— Begin PROVIDED RECORDS —
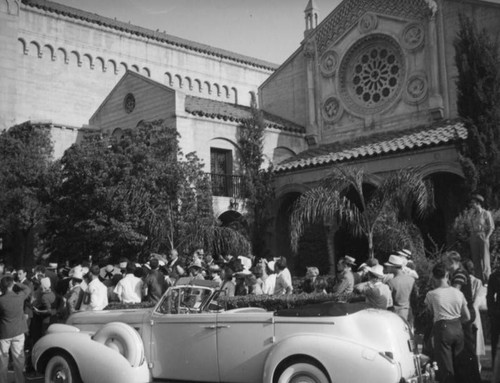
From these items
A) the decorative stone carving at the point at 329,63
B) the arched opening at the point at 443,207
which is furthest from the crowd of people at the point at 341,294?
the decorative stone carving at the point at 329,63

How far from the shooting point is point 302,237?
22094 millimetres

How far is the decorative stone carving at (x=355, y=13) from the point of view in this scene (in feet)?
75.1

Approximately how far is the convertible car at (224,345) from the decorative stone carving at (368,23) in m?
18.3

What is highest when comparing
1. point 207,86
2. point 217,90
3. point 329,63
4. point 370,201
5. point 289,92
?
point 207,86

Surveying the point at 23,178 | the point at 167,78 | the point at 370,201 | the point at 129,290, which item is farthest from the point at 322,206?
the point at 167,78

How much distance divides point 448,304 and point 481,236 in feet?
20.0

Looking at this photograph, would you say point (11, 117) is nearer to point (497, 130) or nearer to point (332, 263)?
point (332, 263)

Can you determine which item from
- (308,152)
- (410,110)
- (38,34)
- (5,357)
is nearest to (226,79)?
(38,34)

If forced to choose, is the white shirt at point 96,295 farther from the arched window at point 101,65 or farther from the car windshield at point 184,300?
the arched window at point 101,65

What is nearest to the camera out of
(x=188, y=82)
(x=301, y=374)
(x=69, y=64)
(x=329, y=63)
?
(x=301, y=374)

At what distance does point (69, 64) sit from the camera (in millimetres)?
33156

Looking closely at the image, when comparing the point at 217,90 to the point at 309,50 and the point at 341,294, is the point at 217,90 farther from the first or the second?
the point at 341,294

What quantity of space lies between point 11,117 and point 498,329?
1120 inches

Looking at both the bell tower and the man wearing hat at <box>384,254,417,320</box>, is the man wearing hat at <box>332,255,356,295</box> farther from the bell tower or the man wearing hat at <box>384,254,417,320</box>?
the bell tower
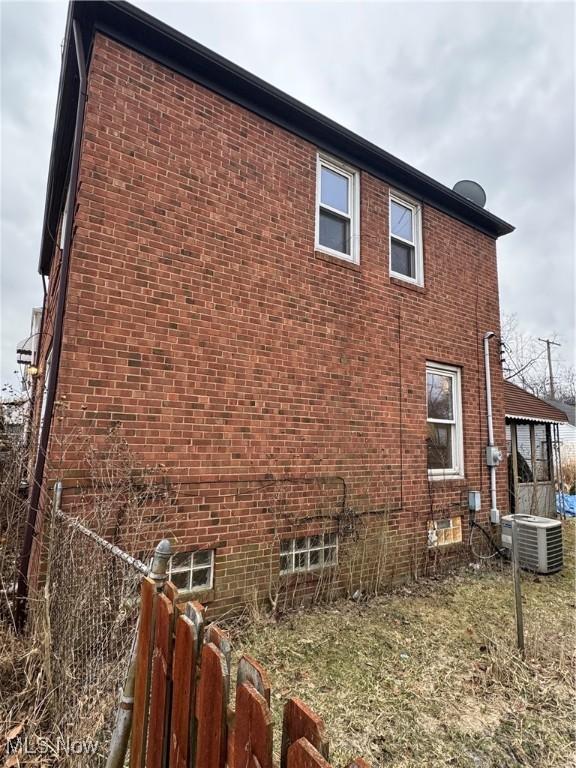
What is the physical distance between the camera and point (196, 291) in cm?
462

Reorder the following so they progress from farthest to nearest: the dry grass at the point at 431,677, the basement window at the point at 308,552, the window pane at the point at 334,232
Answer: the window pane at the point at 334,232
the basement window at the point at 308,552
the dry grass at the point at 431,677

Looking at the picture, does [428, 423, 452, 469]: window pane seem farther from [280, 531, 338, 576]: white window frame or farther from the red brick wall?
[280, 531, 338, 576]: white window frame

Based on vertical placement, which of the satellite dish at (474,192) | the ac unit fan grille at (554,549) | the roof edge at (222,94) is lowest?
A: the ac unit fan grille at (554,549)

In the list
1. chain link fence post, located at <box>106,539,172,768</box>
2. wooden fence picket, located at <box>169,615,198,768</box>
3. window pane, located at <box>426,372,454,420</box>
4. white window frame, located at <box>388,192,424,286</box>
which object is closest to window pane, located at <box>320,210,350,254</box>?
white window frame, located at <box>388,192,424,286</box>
— End PROVIDED RECORDS —
— Begin PROVIDED RECORDS —
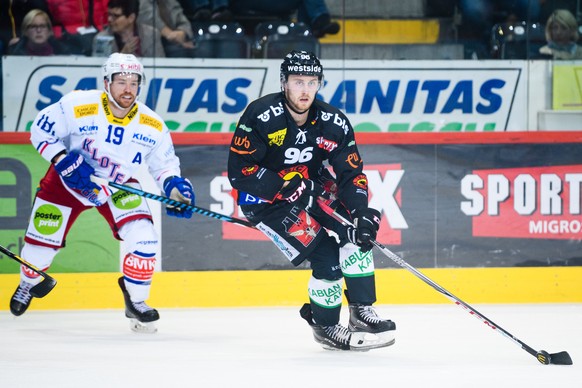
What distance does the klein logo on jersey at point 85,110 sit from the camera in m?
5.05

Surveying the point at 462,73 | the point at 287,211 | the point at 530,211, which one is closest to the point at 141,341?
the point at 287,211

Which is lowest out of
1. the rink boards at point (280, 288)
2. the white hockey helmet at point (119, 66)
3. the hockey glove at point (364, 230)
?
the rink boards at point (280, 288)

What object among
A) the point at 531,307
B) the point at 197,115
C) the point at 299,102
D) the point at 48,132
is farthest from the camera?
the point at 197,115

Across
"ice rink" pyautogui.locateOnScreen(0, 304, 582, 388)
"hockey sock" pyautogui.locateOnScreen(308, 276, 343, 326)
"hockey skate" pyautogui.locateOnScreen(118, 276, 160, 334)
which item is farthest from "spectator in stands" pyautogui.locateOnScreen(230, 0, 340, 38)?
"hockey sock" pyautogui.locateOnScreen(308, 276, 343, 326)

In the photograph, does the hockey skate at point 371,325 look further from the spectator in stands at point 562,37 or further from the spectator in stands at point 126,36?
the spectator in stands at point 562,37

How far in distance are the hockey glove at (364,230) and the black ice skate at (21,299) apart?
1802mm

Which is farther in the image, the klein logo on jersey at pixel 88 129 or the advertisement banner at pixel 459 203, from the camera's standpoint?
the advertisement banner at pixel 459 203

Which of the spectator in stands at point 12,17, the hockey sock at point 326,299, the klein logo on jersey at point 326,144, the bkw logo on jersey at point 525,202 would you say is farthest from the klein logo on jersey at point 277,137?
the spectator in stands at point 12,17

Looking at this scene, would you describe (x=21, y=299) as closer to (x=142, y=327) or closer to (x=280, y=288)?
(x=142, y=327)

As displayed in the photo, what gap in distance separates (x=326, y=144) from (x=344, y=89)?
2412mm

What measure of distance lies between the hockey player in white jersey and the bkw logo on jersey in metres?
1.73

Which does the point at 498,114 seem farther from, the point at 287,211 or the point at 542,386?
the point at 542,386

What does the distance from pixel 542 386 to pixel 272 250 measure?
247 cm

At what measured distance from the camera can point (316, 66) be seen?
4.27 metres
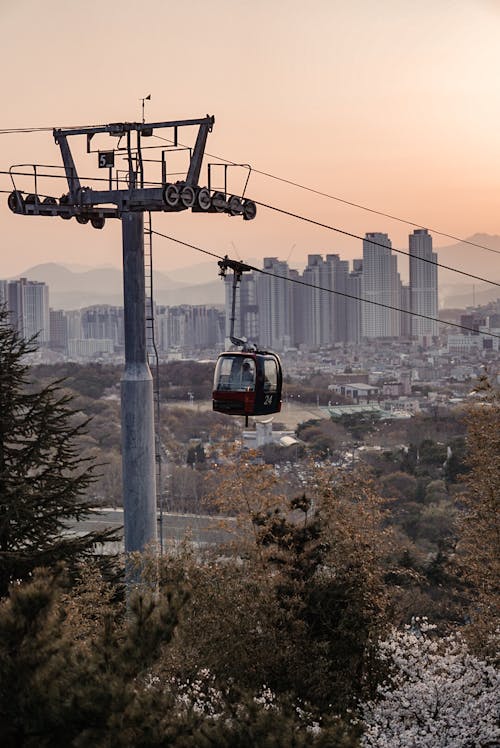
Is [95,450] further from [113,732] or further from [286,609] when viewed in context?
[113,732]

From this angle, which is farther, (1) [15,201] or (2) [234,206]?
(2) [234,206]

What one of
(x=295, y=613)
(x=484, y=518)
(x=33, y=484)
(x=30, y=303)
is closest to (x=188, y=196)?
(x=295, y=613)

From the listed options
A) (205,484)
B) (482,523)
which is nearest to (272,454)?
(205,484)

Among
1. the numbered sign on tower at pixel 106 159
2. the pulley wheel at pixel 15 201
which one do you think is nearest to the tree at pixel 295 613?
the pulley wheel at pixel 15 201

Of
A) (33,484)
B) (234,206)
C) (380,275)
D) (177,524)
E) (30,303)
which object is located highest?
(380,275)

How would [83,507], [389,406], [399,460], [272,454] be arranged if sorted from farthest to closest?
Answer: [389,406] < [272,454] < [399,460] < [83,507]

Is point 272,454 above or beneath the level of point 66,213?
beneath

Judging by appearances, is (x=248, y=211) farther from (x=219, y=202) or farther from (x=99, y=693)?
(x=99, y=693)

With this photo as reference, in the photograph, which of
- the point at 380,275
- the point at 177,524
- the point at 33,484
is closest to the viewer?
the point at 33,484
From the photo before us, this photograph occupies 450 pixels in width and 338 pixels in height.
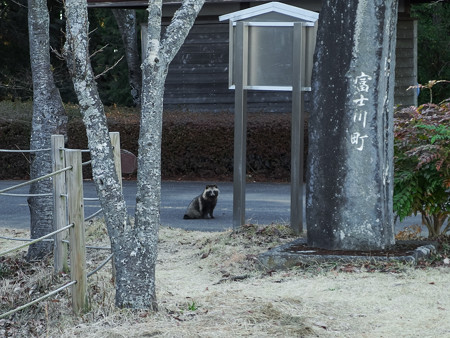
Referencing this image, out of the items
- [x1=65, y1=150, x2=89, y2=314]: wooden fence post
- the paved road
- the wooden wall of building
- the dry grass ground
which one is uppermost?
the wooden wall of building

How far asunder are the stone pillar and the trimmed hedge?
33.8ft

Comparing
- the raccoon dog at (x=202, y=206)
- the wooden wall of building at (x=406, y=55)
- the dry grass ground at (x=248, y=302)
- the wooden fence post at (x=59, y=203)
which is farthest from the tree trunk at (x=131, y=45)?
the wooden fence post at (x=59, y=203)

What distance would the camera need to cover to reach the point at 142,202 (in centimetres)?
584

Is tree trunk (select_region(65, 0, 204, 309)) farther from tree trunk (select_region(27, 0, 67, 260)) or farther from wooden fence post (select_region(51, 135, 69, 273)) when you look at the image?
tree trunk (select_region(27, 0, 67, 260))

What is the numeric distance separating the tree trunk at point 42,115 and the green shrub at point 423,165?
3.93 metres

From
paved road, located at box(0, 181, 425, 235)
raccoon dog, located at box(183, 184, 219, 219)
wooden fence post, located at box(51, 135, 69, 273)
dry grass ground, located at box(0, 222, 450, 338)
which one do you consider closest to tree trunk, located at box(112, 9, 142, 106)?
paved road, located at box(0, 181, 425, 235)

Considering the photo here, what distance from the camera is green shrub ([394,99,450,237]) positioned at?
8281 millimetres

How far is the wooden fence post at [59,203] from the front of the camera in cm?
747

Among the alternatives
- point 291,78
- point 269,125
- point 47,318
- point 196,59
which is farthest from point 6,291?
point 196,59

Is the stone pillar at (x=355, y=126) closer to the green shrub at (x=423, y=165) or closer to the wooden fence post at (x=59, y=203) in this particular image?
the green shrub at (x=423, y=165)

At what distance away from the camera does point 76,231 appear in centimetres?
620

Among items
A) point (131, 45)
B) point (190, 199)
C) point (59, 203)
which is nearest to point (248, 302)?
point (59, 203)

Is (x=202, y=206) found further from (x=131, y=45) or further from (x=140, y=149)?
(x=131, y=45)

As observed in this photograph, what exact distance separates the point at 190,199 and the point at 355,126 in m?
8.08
— End PROVIDED RECORDS —
**EXERCISE PROMPT:**
Copy the lines from the one with "From these items" through the one with "22094 millimetres", swapping "crowd of people" for "group of people" and leaving everything else as it is.

**RESPONSE TO THIS TASK:**
From these items
A) the decorative stone carving at the point at 329,63
B) the arched opening at the point at 443,207
which is furthest from the group of people at the point at 341,294?
the decorative stone carving at the point at 329,63

How far from the shooting point is point 302,237?
22094 millimetres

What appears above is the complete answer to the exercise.